After rising for most of the past few weeks, due to hopes of a vaccine-induced boost in economic growth and energy demand, oil prices returned downward as the long term effects of the virus keep outweighing the near term positives.
As at last night, the price of the Brent crude was down by 25 cents or 0.5 per cent to $49.98 per barrel, while the West Texas Intermediate (WTI) went down by 18 cents or 0.38 per cent to $46.57 per barrel.
Promising vaccine trials have helped lift some gloom over record increases in the number of coronavirus infections and deaths around the world.
In the US and Europe, high cases are still being recorded even as the United Kingdom began vaccinations this week while the United States could start as early as the coming weekend, while Canada on Wednesday approved its first vaccine with initial shots due from next week.

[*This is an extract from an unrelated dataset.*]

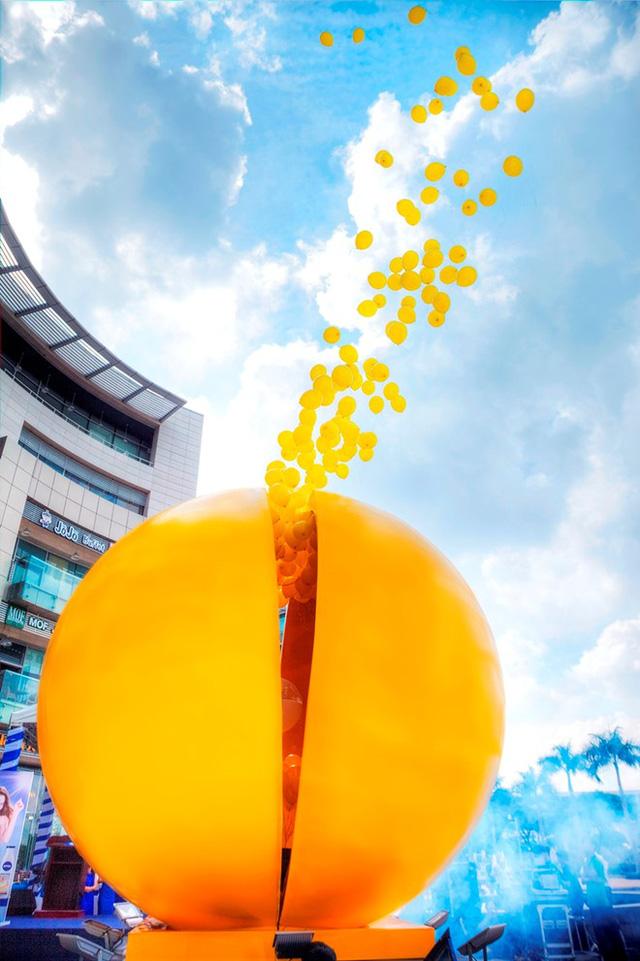 Quả bóng vàng khổng lồ chính thức phát nổ giải phóng hàng trăm quả bóng vàng tượng trưng cho tinh thể collagen.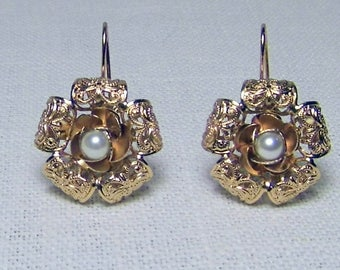 Delicious roses with antique-style pearl, gilded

In the US, the Food and Drug Administration has authorised the emergency use of Pfizer’s vaccine.
A big jump in US crude stockpiles also served as a reminder that there is still plenty of supply available, but it was overlooked as more bullish news ran through the market.

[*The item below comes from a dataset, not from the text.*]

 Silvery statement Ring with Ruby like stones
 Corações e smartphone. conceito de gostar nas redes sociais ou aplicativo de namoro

This means the international benchmark crude gained close to 2 per cent this week while WTI was up less than 1 per cent. That puts both benchmarks for a sixth consecutive week of gains for the first time since June.
The market is also taking decision by the Organisation of the Petroleum Exporting Countries and its allies (OPEC+) to restore a small amount of output in January with caution as investors will be comfortable with the supply-demand balance and expect a recovery in consumption next year.
The group is due to ease current production cuts by 500,000 barrels per day from January, but with demand still under pressure from the pandemic. Market analysts believe that the market still has a lot to face in the coming months.